The above stories—showing both inappropriate and appropriate uses of anger at work—make four basic points: (1) uncontrolled emotion disrupts the workplace and alienates employees; (2) employees have ways of getting back at bosses who berate them—ranging from whistleblower lawsuits to the Internet; (3) there is no place for profanity or similarly aggressive choices of words in recorded professional communications (recorded meaning e-mail, voice mail, interviews, meetings where minutes are taken, legal proceedings, letters, videotaped statements, etc.); and (4), despite all that, the well-considered, occasional, and purely tactical use of anger can pay off in a big way.

There are two other points about the use of anger that came out of my interviews and experiences with invincible executives. First, you need an anger style. Ranting and raving does not cut it anymore. For example, Janet Reno said that when she is angry at someone, "I lower my voice and I get more steady in my tone of voice." One of her former staffers confirmed to me that it is both intimidating and totally unnerving to have to stretch to hear her when she is mad.
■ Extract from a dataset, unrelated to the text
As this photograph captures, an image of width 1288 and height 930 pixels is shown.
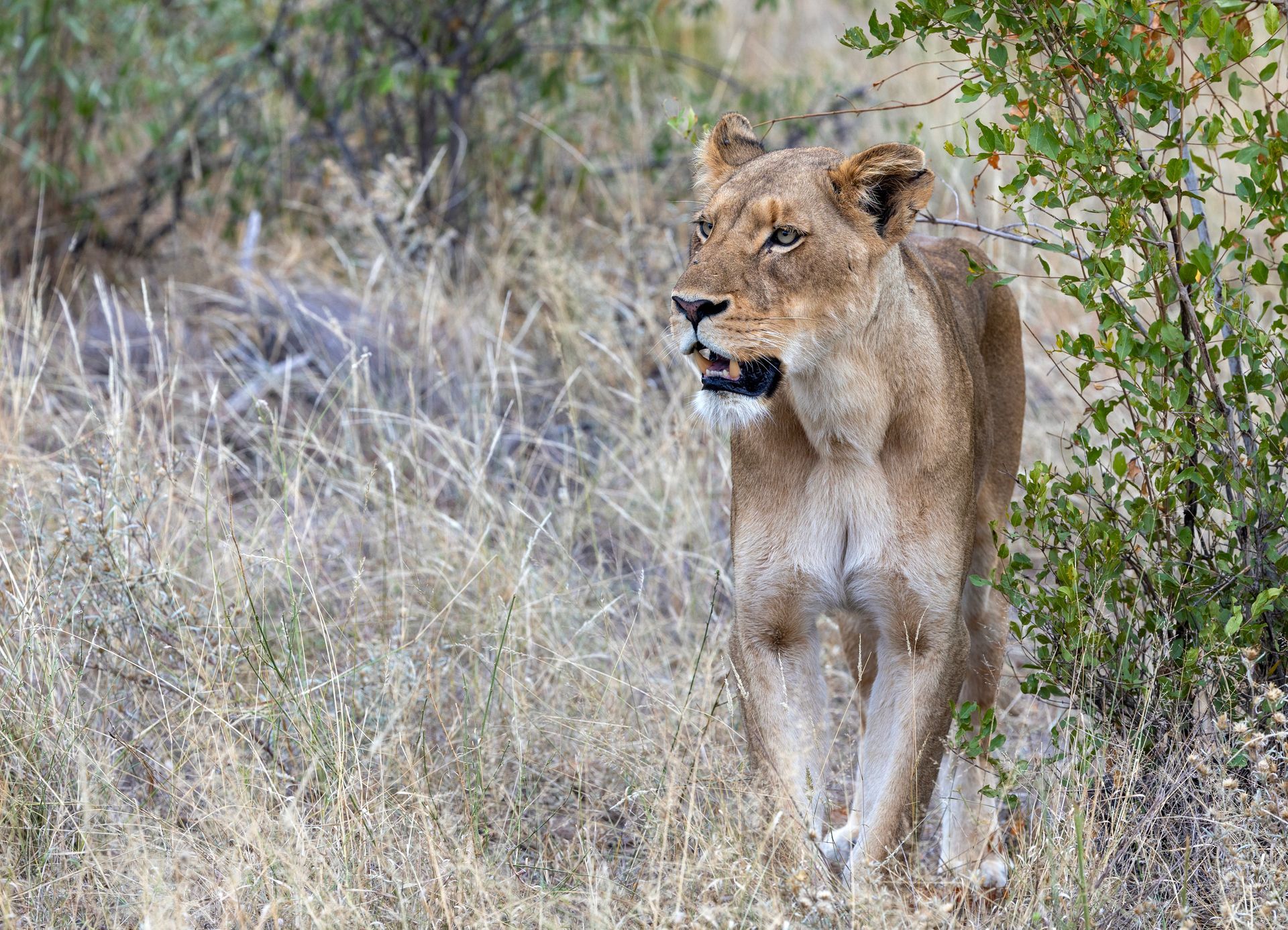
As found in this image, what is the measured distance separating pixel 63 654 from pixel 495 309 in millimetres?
3244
Everyone knows that "when she whispers, someone screwed up big time." She has developed a very effective anger style.

Former Wyoming Senator Alan Simpson told me, "There is a way to tell a guy to go to hell in a way that he actually looks forward to the trip." You can get mad in a way that the person who is the subject of the anger actually thanks you for bringing the issue to his or her attention. A calm, firm tone of voice, combined with a well-organized exposition of the facts that got you mad, usually achieves the desired result.
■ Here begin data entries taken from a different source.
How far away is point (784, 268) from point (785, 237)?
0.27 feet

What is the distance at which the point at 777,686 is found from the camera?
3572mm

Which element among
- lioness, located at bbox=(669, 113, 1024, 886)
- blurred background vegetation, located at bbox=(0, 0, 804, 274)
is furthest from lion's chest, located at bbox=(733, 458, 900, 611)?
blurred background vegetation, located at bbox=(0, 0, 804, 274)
Similarly, a federal judge told me in chambers one day that you know when he is mad because he "starts the sarcasm." He always mixes a dry, sarcastic humor in with his anger in order to defuse the situation. I once observed him tell an attorney that he did not want to hear oral argument on a particular motion because the point of law at issue had already been decided against that attorney. The attorney noticed up a hearing on the motion anyway. When the lawyer began to argue why the judge should grant the motion, the judge listened quietly for about thirty seconds. Then, out of the blue, the judge yelled the letter "D!" as loud as he could. The attorney arguing the motion, along with everyone else in the courtroom, stopped in his tracks. No one knew why the judge had just yelled out the letter "D." The judge smiled, but he said nothing else. After a few seconds of silence, the attorney resumed his passionate oral argument. Ten seconds passed and the judge yelled out the letter "E!" Silence again for a few seconds. The lawyer resumed his argument. About ten seconds later, the judge yelled out "N-I-E-D! Denied!" The whole courtroom cracked up hysterically. The judge looked at the lawyer, and said with a grin, "I told you not to raise that issue in my courtroom again. Next case." The gavel went down. Bang! There is an anger style.



Anger Parameters

The picture is getting clearer. Keep anger to a minimum. Make it a tactic rather than an emotion. Avoid profanity and public displays of anger. Develop an anger "style" that separates you from the ranters and ravers. And, finally, put outer parameters on your anger.

For example, never use anger arbitrarily. There are some well-known people who have gotten to the top of the heap by behaving so arbitrarily that people are scared to mess with them. History is in fact replete with them. It goes way back. For example, the Roman emperor Caligula had people executed almost at random. During the French Revolution, the Jacobins used the guillotine as an arbitrary weapon of terror. Joseph Stalin imposed order on the Soviet state in exactly that manner—the arbitrary exercise of power—purging even people loyal to him. These men got to the tops of their fields, right? Let's see now: Caligula was murdered. So were all of the Jacobin leaders. Stalin has gone down in history as the second worst leader ever, right behind Hitler—the true master of arbitrary anger.

Arbitrary action never wins in the long run—not for tyrants and dictators and not for modern-day executives. A few years ago, the business community was buzzing about the CEO of a major division of an aerospace company who was ousted by the board of directors while he was on a business trip to Europe. Stories emerged of the ousted CEO having called vice presidents into his office and berating or even firing them without notice. "He was the most arbitrary man I have ever encountered," one of his subordinates told me. "Eventually it caught up with him."

That is the final lesson about anger in the workplace: when you are angry, make sure that everyone understands why you are angry. While anger can be an effective professional tactic, anger devoid of reason never succeeds over the long haul.